Thursday, April 22, 2010

RBI issues draft norms on securitisation transactions



Source:BusinessLine Bureau:20 April,2010
Mumbai,
The Reserve Bank of India on Monday issued draft guidelines regarding the minimum holding period and minimum retention requirement for securitisation transactions. The aim behind the guidelines is to develop an orderly and healthy securitisation market, to ensure greater alignment of the interests of the originators and the investors, as also to encourage the development of the securitisation activity, said the RBI in its circular.

The circular says that originators should retain a portion of each securitisation originated, as a mechanism to better align incentives and ensure more effective screening of loans. In addition, the RBI has also recommended a minimum period of retention of loans prior to securitisation so as to give comfort to investors regarding the due diligence exercised by the originator.
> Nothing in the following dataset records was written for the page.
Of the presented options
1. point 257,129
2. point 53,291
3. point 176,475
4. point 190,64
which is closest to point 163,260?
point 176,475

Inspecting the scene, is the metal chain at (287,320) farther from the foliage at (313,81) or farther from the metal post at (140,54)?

These were recommended by the RBI in its October 2009 Quarterly Review.
Minimum Holding Period
For loans of up to 24 months duration, in case of loans with periodic repayment schedules, the MHP would be nine months from a certain set of relevant dates, while in case of bullet repayment loans, the MHP is 12 months from the relevant dates.
These relevant dates are the date of full disbursement of loans for an activity or purpose; or date of acquisition of asset by borrower (i.e. car, residential house,); or date of completion of project; or date of first instalment of interest or principal or EMI; whichever is later.
For loans of more than 24 months, in case of loans with periodic repayment schedules, the MHP would be 12 months from the relevant dates.
In case of loans of more than 24 months with bullet repayment, securitisation would not be allowed, said the RBI guidelines.
The RBI guidelines also list certain assets where banks are not permitted to undertake securitisation activities or assume securitisation exposures.
These include re-securitised assets (e.g. collateralised debt obligations of asset backed securities, including, a CDO backed by residential mortgage-backed securities); synthetic securitisations (e.g. credit-linked notes or credit default swaps) and securitisation with revolving structures (e.g. (e.g. credit card receivables and cash credit facilities).